__Metin parçası__
* * * *

Makale

Millî İradeye Karşı Diplomasi Aracı Olarak Kullanılan ASKERİ DARBELER VE TERÖR ÖRGÜTLERİ

GÜNDEM

Millî İradeye Karşı Diplomasi Aracı Olarak Kullanılan

ASKERIİDARBELER VE TERÖR ÖRGÜTLERİ

Prof. Dr. Mehmet ÇELİK

İnsanlık tarihine baktığımız zaman, tarih öncesi çağlardan itibaren insanların toplu şekilde yaşadıklarını görüyoruz. Gerek nesillerini devam ettirmek, gerek güvenlik ve gerekse ihtiyaçlarını karşılamak için böyle bir hayat tarzına mecburdular. Hâliyle toplu yaşamanın ancak bir yönetim sistemiyle mümkün olabileceğini gördüler. Bu idari sistemlerinin en ilkeli kabile yönetimlerinde görülür. Meşruiyetini de kan bağından alır. Dünyada nüfus arttıkça, insanların ihtiyaçları fazlalaştıkça, kabilelerden müteşekkil şehir devletlerinin tarih sahnesine çıktıklarına şahit oluyoruz. Şehir merkezli devletlerin yerini ilkçağın son zaman dilimlerinde imparatorlukların aldığını görüyoruz. Bu sistem değişimleriyle beraber, yönetim anlayışında da değişimler yaşandı. Sistemin başında bir monark bulunsa da, yetki paylaşımları da güç odakları arasında taksim edilerek sisteme entegre edilmiştir.

* * * *

__Verilen bilgiler__
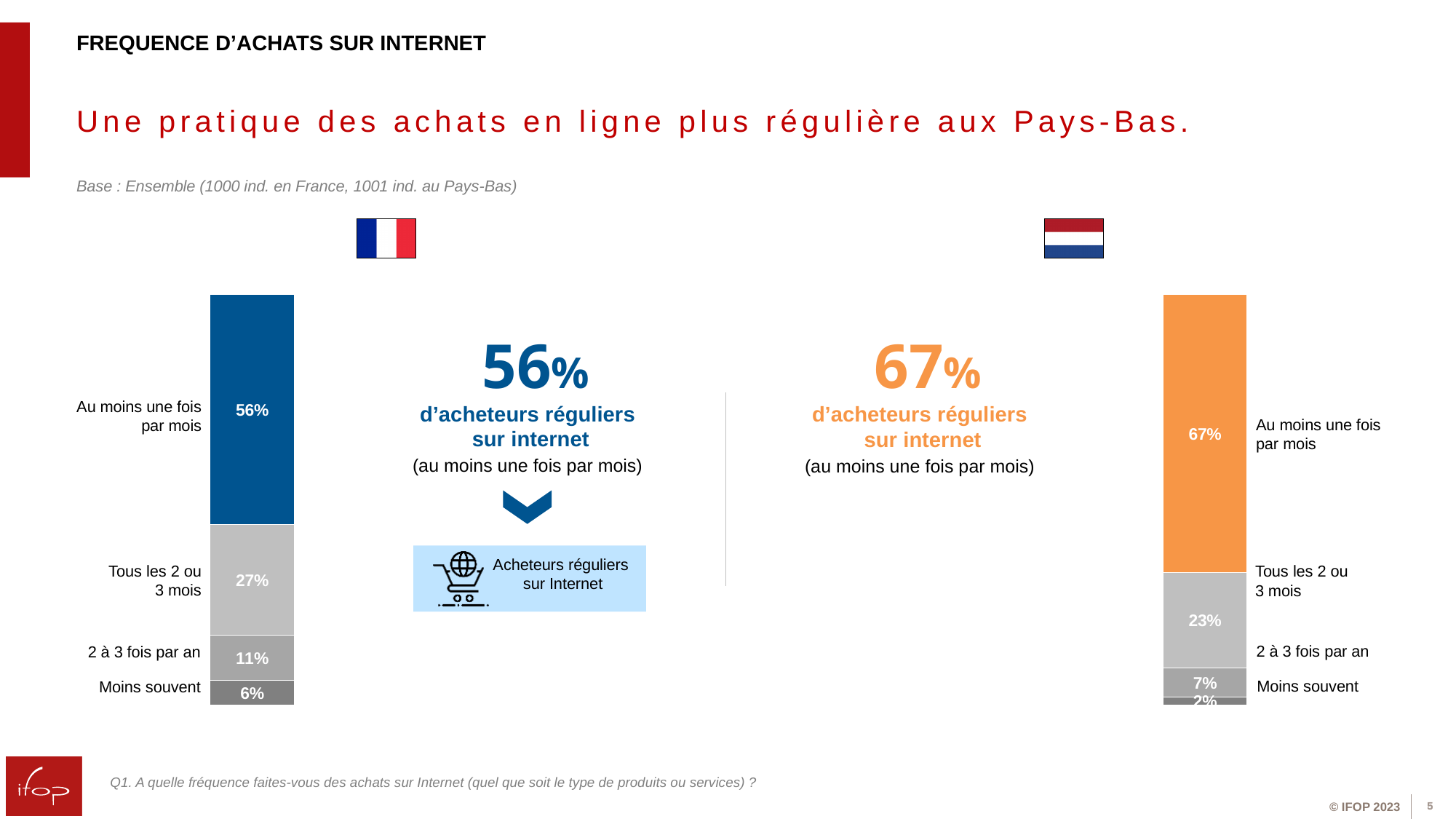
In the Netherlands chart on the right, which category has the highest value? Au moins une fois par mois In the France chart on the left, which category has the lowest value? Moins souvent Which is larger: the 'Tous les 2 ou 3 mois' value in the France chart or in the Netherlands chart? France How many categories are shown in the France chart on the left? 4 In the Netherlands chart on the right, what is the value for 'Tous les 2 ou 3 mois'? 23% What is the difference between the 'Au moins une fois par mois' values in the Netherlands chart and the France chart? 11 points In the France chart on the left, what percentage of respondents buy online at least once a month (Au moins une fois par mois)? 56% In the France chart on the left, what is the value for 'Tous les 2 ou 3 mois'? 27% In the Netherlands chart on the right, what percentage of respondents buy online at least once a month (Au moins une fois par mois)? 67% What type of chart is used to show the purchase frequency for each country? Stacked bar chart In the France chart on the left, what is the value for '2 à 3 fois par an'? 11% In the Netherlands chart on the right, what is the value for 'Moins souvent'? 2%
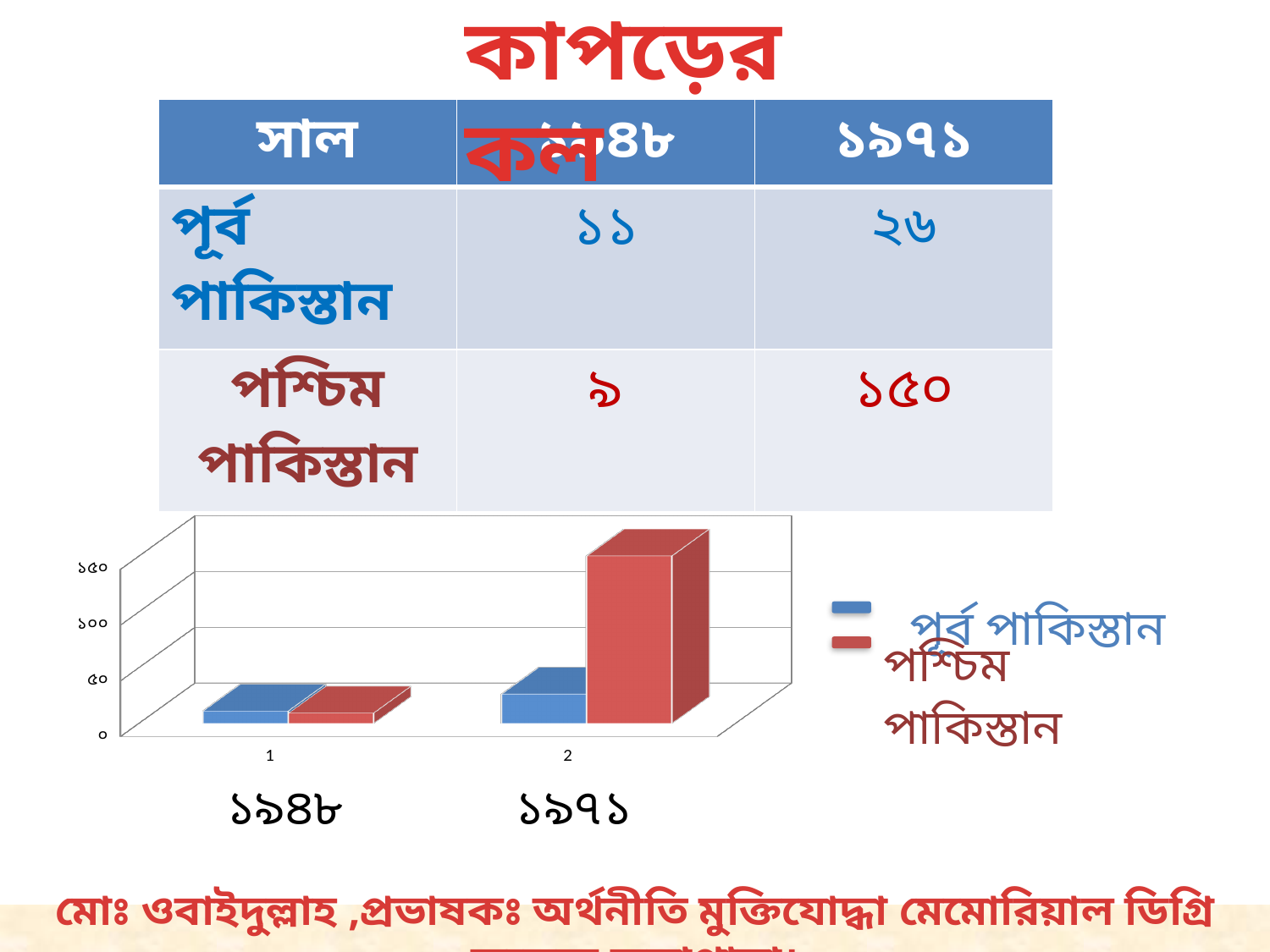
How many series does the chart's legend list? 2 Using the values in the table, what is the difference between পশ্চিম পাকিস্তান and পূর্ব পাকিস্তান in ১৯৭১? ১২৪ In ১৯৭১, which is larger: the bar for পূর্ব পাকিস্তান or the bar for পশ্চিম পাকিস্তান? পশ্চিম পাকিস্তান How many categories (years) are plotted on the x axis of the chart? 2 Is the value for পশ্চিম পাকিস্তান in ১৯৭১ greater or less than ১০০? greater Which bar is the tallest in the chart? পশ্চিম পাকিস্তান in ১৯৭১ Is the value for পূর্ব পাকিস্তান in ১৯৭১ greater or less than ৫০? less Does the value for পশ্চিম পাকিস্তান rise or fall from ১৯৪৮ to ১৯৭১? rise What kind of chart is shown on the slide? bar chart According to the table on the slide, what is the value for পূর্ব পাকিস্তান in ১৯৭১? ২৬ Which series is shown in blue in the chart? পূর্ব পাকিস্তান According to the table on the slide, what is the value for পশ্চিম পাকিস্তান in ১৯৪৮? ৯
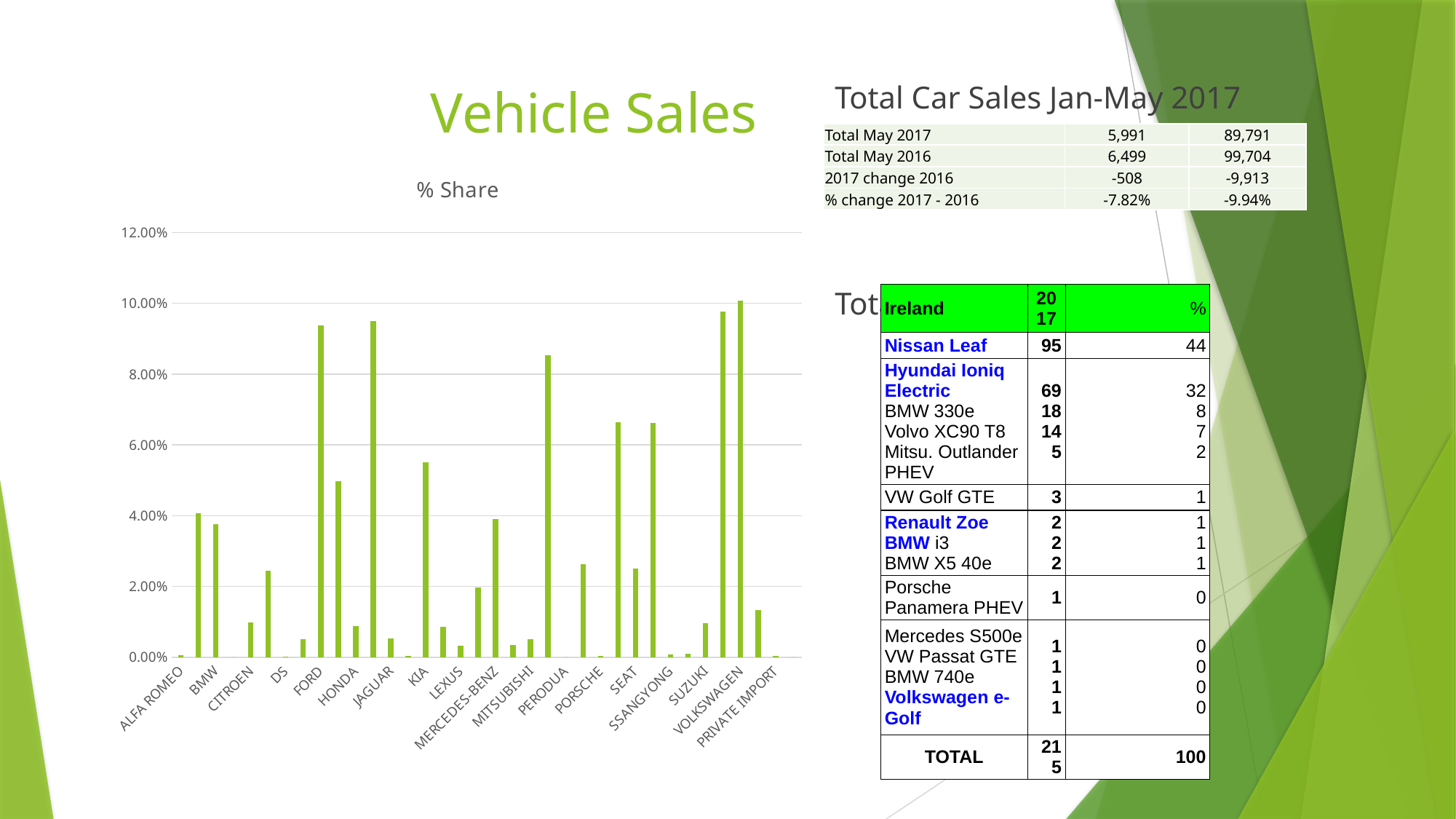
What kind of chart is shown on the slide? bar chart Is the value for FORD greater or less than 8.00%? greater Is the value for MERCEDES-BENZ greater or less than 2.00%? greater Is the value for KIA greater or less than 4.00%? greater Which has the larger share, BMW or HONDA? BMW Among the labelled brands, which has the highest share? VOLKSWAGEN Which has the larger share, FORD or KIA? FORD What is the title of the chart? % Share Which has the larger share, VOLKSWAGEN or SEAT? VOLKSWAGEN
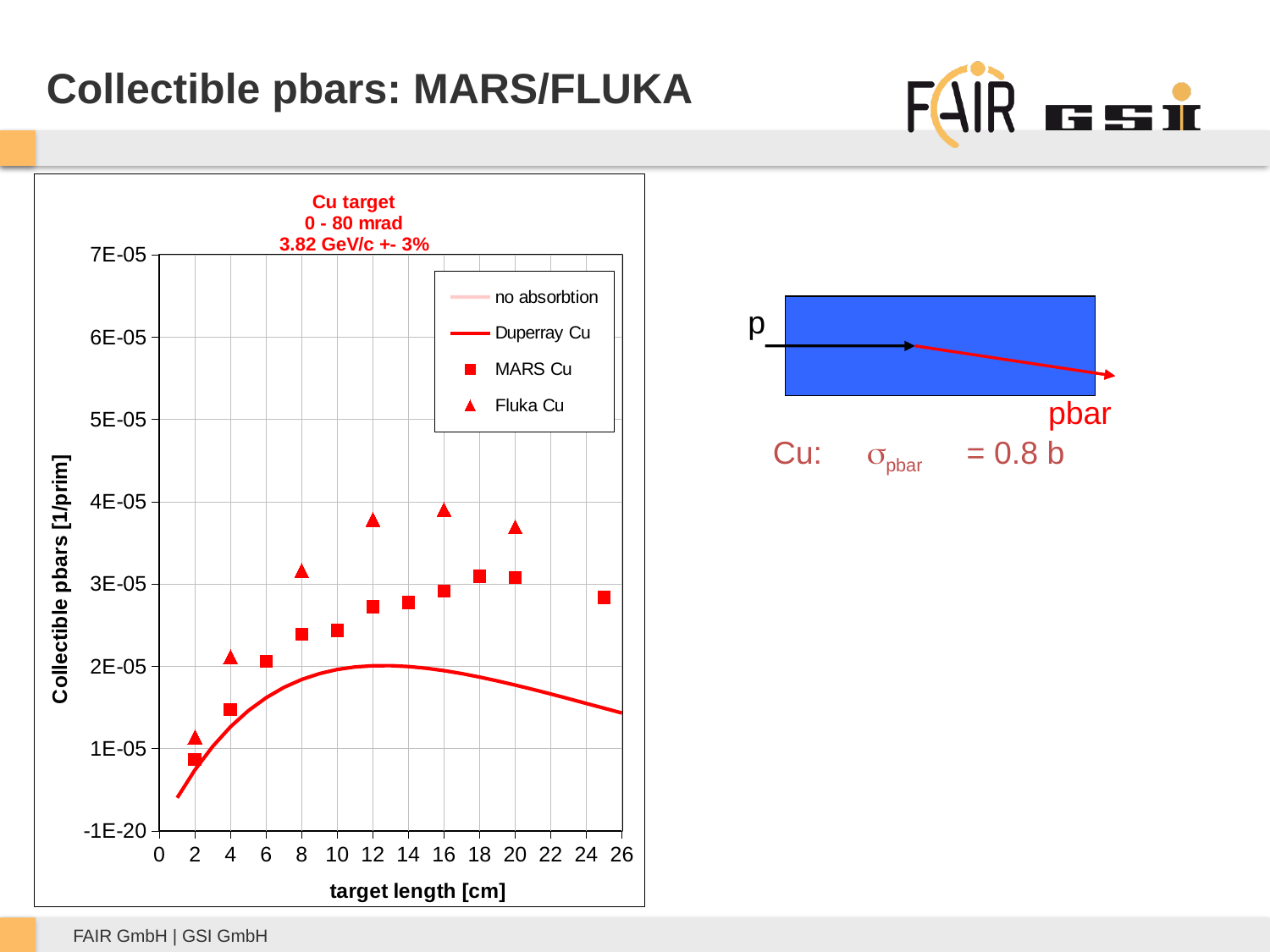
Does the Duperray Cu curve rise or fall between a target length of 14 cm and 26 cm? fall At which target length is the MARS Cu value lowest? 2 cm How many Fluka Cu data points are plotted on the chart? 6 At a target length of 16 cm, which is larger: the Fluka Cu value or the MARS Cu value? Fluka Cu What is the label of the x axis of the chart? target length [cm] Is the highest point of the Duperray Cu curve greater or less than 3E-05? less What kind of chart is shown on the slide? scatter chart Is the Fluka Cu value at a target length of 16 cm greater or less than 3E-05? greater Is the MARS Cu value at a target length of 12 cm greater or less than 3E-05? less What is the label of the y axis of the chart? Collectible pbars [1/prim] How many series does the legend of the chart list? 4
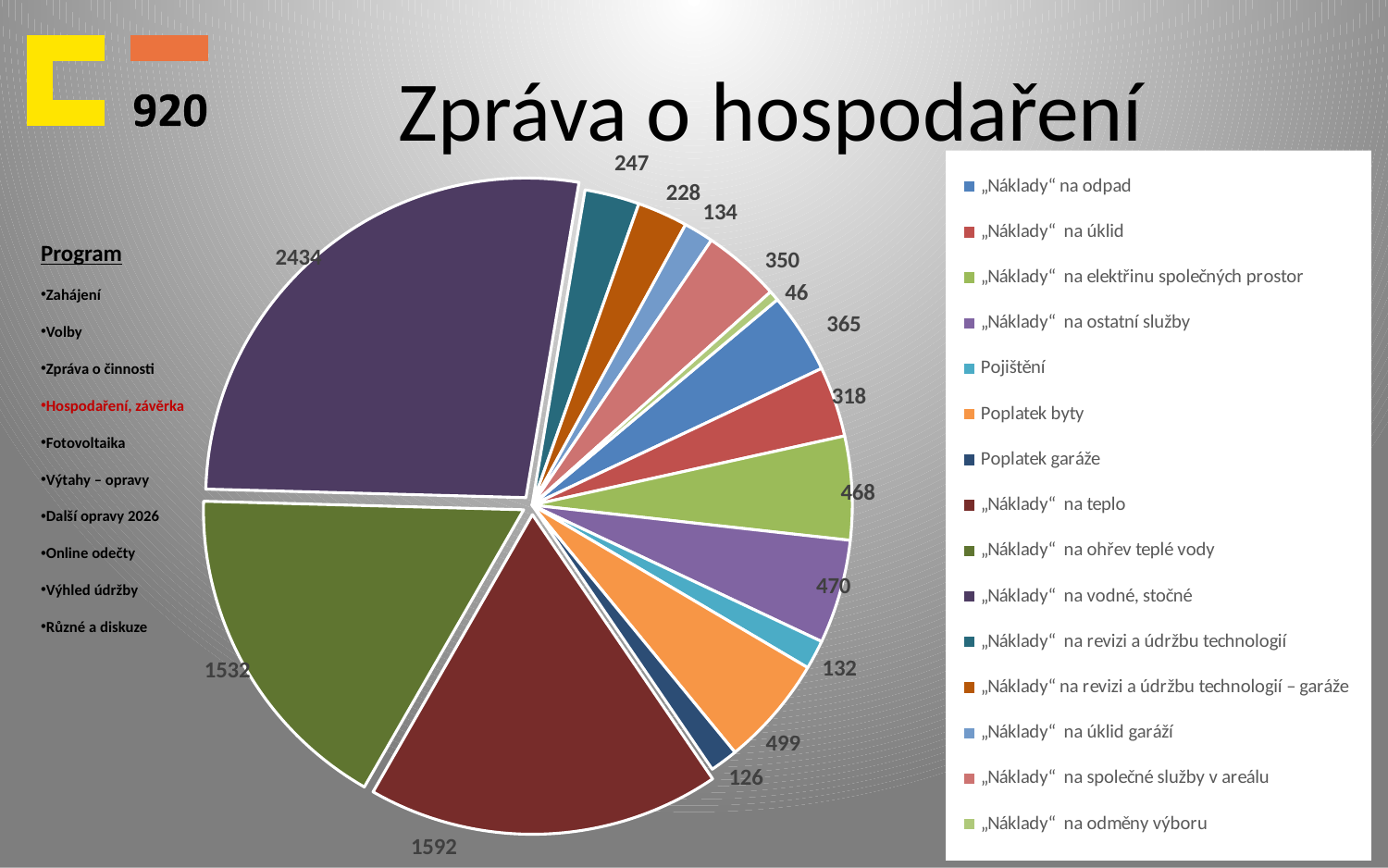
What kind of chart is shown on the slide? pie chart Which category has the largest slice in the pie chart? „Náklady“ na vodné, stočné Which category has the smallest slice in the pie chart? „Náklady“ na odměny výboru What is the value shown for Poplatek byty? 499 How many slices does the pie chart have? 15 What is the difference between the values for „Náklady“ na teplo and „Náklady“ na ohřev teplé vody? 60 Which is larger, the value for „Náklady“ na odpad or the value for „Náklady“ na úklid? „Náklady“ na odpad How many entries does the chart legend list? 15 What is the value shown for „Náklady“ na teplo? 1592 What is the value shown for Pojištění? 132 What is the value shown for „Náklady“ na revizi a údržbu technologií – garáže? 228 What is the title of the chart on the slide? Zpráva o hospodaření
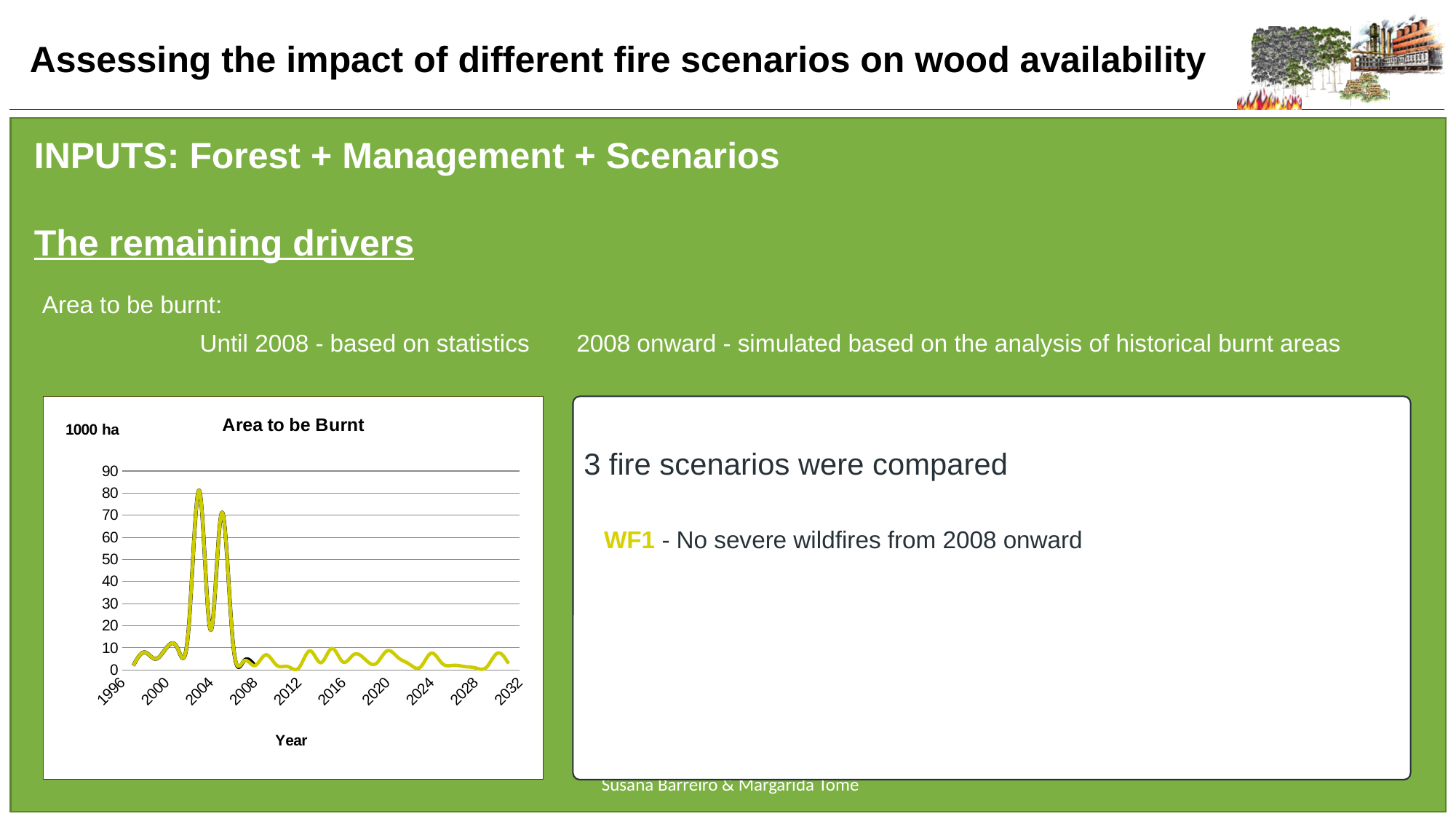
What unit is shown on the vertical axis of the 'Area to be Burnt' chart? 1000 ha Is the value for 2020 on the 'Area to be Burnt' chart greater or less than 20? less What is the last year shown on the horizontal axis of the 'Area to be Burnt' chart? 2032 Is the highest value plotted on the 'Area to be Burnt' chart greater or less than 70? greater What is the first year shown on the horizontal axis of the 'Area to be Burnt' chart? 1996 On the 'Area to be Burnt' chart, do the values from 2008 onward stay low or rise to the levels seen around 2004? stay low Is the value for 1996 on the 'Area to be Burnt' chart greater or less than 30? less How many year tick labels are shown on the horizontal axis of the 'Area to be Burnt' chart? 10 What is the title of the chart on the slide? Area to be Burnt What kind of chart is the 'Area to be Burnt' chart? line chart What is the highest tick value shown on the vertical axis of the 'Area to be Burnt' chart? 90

* * * *

__Ne yapılacak__
Darbeler ve terör örgütleri hakkındaki metinden, içinde "İnsanlık tarihine baktığımız" geçen sözlerle açılıp "sisteme entegre edilmiştir." ile kapanan kısmı hiç değiştirmeden çıkarın. Öğelerin bu işle hiçbir ilgisi yok.

__Cevap__
İnsanlık tarihine baktığımız zaman, tarih öncesi çağlardan itibaren insanların toplu şekilde yaşadıklarını görüyoruz. Gerek nesillerini devam ettirmek, gerek güvenlik ve gerekse ihtiyaçlarını karşılamak için böyle bir hayat tarzına mecburdular. Hâliyle toplu yaşamanın ancak bir yönetim sistemiyle mümkün olabileceğini gördüler. Bu idari sistemlerinin en ilkeli kabile yönetimlerinde görülür. Meşruiyetini de kan bağından alır. Dünyada nüfus arttıkça, insanların ihtiyaçları fazlalaştıkça, kabilelerden müteşekkil şehir devletlerinin tarih sahnesine çıktıklarına şahit oluyoruz. Şehir merkezli devletlerin yerini ilkçağın son zaman dilimlerinde imparatorlukların aldığını görüyoruz. Bu sistem değişimleriyle beraber, yönetim anlayışında da değişimler yaşandı. Sistemin başında bir monark bulunsa da, yetki paylaşımları da güç odakları arasında taksim edilerek sisteme entegre edilmiştir.